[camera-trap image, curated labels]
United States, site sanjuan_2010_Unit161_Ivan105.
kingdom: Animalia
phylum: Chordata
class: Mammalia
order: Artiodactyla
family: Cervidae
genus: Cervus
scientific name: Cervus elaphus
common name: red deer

---

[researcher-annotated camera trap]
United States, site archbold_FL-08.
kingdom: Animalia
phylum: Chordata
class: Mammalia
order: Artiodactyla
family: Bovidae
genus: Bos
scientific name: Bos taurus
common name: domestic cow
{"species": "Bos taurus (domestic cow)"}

[Exercise] Reproduce only the lines above, starting at the line with "[camera-trap image, curated labels]" and ending at the line with "common name: red deer", exactly as written.

[Solution to the problem]
[camera-trap image, curated labels]
United States, site sanjuan_2010_Unit161_Ivan105.
kingdom: Animalia
phylum: Chordata
class: Mammalia
order: Artiodactyla
family: Cervidae
genus: Cervus
scientific name: Cervus elaphus
common name: red deer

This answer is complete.